I.): Die Bezeichnung der drittbeklagten Partei wird auf H***** Versicherung Aktiengesellschaft berichtigt.

II.): Der Revision wird Folge gegeben.

Das Ersturteil wird mit der Maßgabe wiederhergestellt, dass es

lautet:

„Es wird gegenüber den beklagten Parteien festgestellt, dass diese der klagenden Partei im Ausmaß von 50 % für sämtliche zukünftige Schäden haften und diese zu ersetzen haben, welche die klagende Partei aus dem Verkehrsunfall vom 14. 8. 2000 erleidet, wobei gegenüber der drittbeklagten Partei die Haftung bis zur Höhe der Versicherungssumme laut dem mit der zweitbeklagten Partei abgeschlossenen Haftpflichtversicherungsvertrag für den PKW Renault F 40, Kennzeichen ***** begrenzt ist.

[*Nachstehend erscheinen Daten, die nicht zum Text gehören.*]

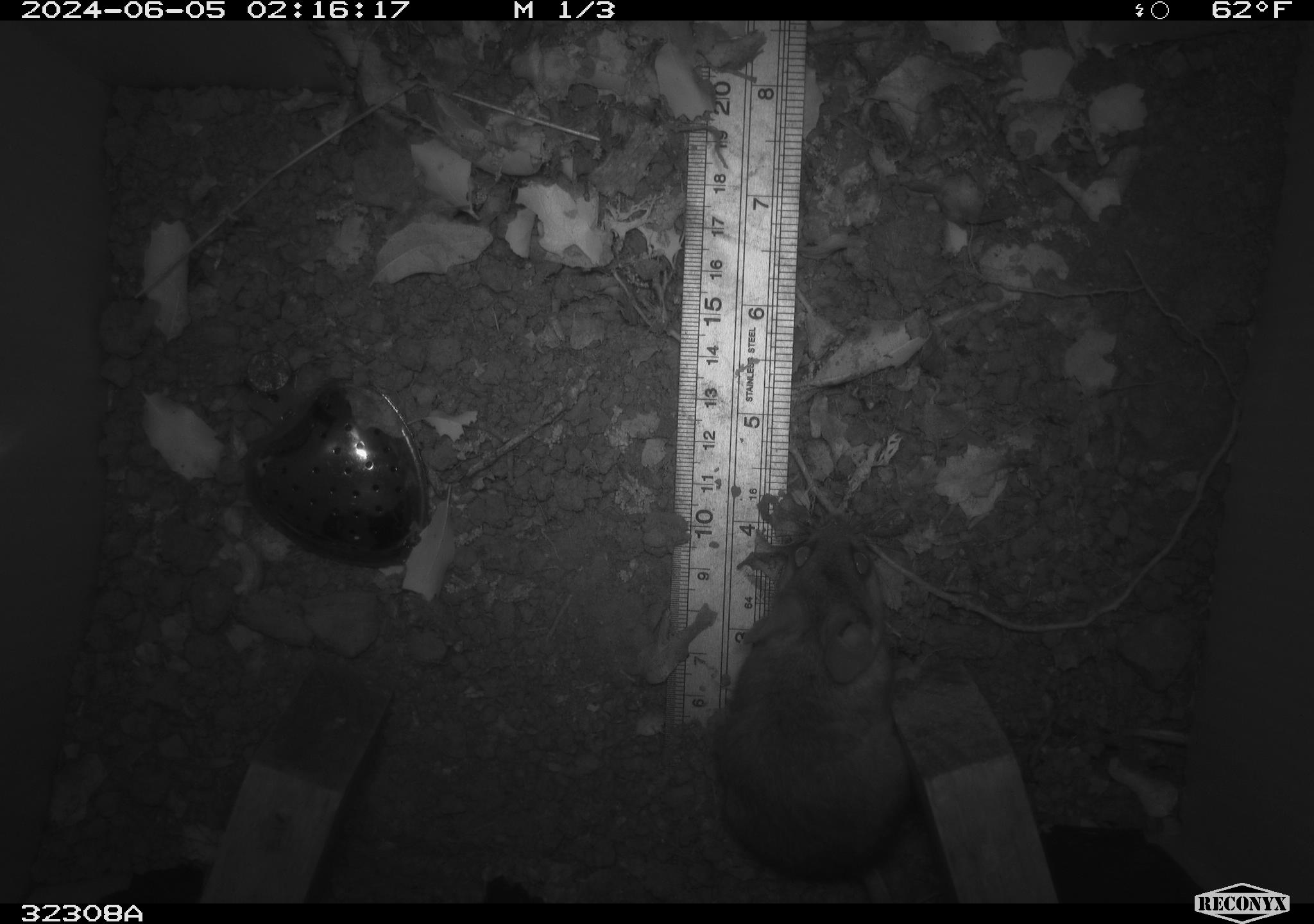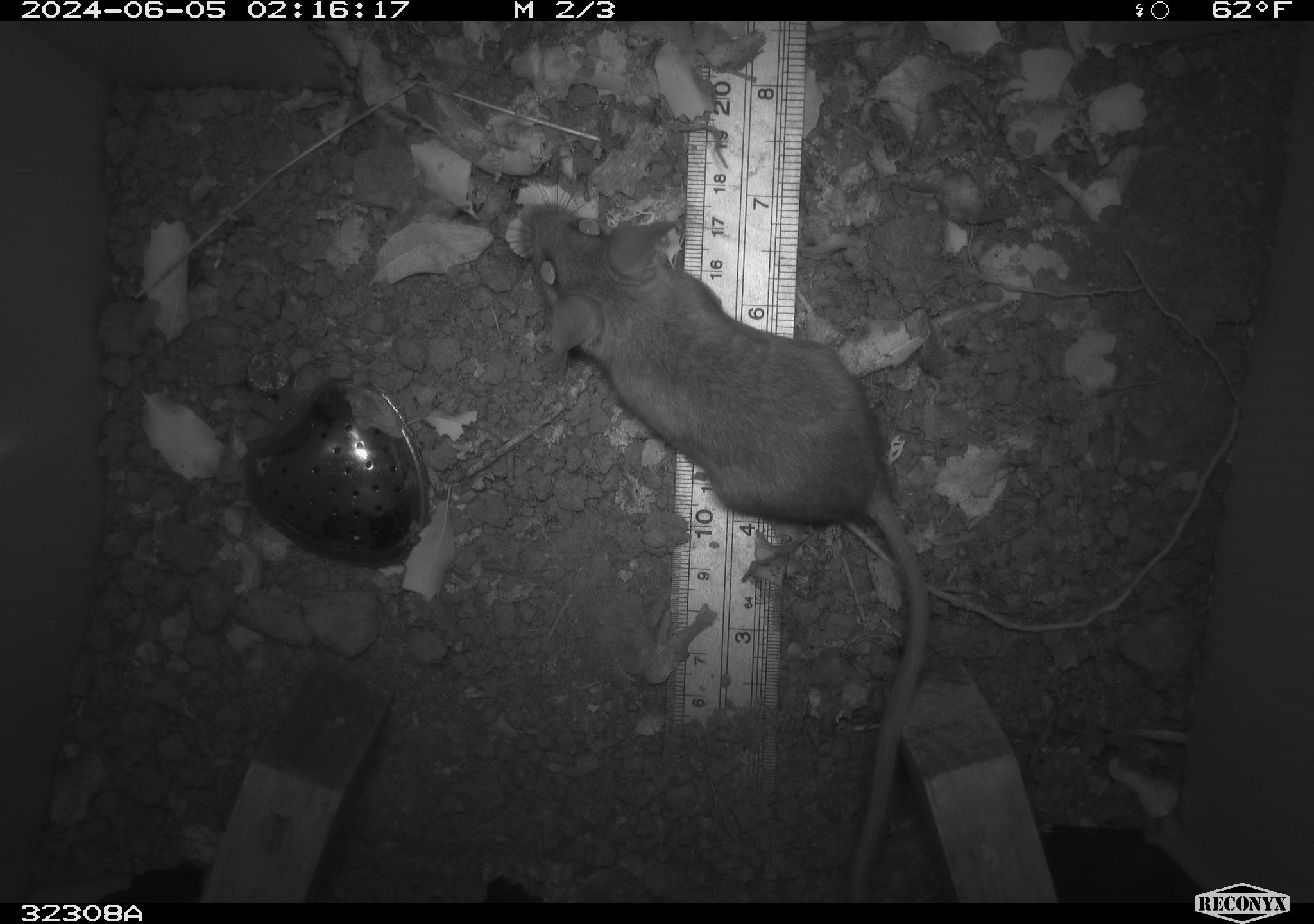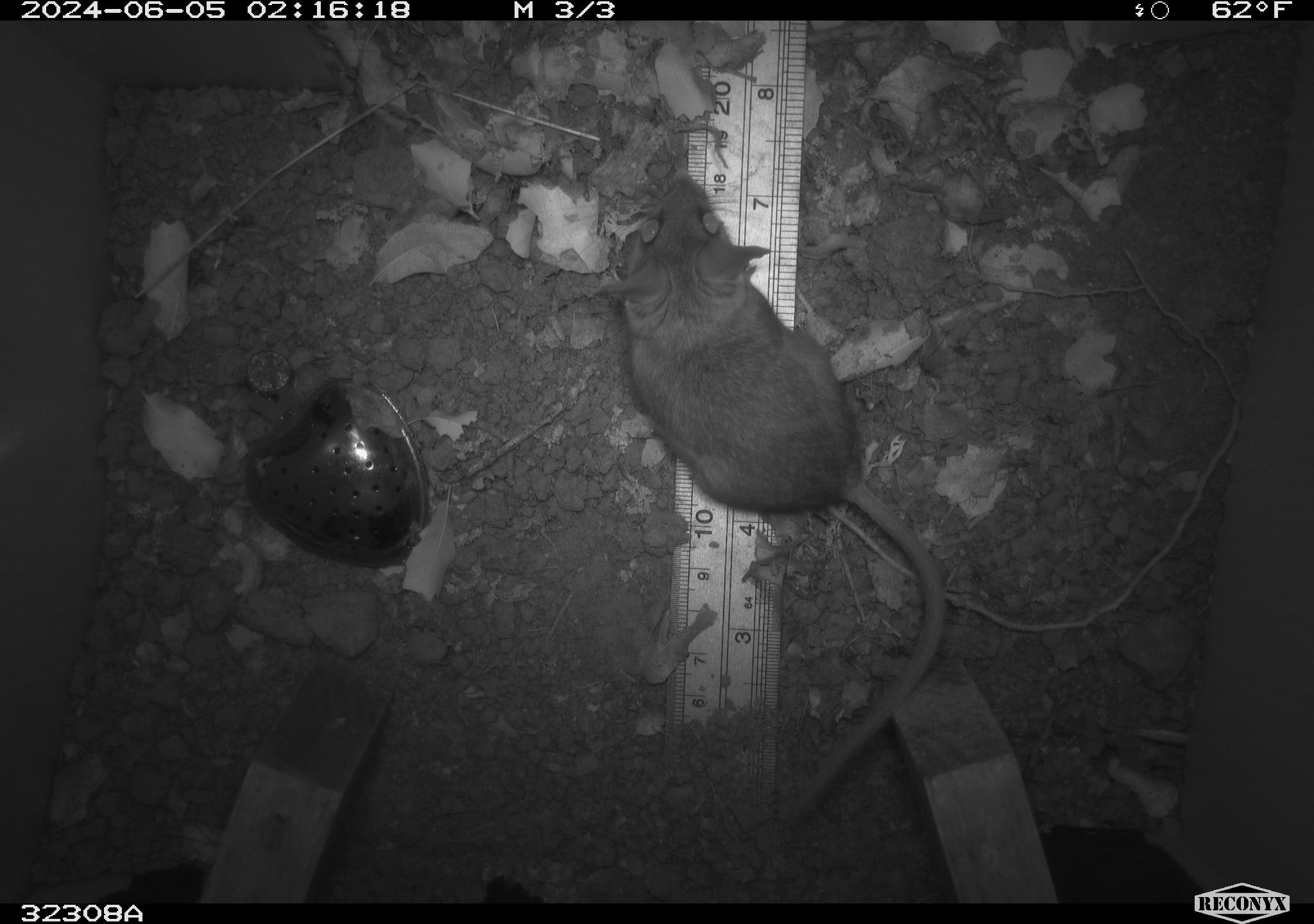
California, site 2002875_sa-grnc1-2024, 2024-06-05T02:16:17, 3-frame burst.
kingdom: Animalia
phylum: Chordata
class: Mammalia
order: Rodentia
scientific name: Rodentia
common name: rodent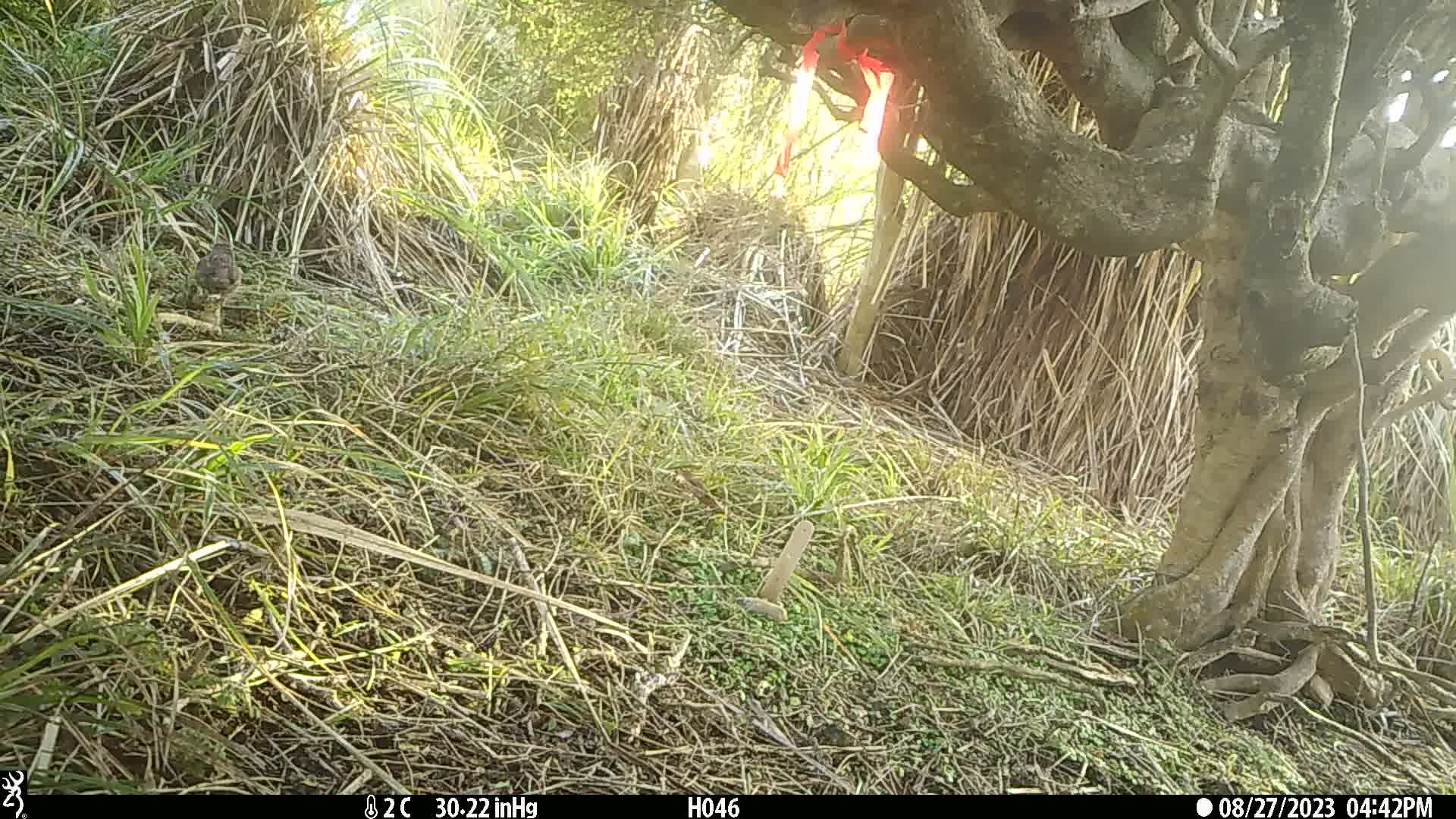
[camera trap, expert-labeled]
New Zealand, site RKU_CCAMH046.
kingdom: Animalia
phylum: Chordata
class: Aves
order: Passeriformes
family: Prunellidae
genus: Prunella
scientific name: Prunella modularis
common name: dunnock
Dunnock (Prunella modularis).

Die beklagten Parteien sind zur ungeteilten Hand schuldig, der klagenden Partei binnen 14 Tagen die mit EUR 1.077,49 (darin enthalten EUR 117,19 USt und EUR 374,31 Barauslagen) bestimmten Verfahrenskosten zu ersetzen."

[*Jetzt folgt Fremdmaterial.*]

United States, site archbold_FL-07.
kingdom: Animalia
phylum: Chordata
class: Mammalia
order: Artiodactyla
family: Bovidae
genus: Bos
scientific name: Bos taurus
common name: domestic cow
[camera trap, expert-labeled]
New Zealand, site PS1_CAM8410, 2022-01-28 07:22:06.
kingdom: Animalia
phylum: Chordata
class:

Die beklagten Parteien sind zur ungeteilten Hand schuldig, der klagenden Partei binnen 14 Tagen die mit EUR 1.246,57 (darin enthalten EUR 156,97 USt und EUR 304,75 Barauslagen) bestimmten Kosten des Rechtsmittelverfahrens zu ersetzen.

Text

Entscheidungsgründe:

I.): Die drittbeklagte Partei ist nunmehr zu FN 91142h des Handelsgerichtes Wien unter der Firma H***** Versicherung Aktiengesellschaft eingetragen; ihre Bezeichnung war daher nach § 235 Abs 5 ZPO zu berichtigen.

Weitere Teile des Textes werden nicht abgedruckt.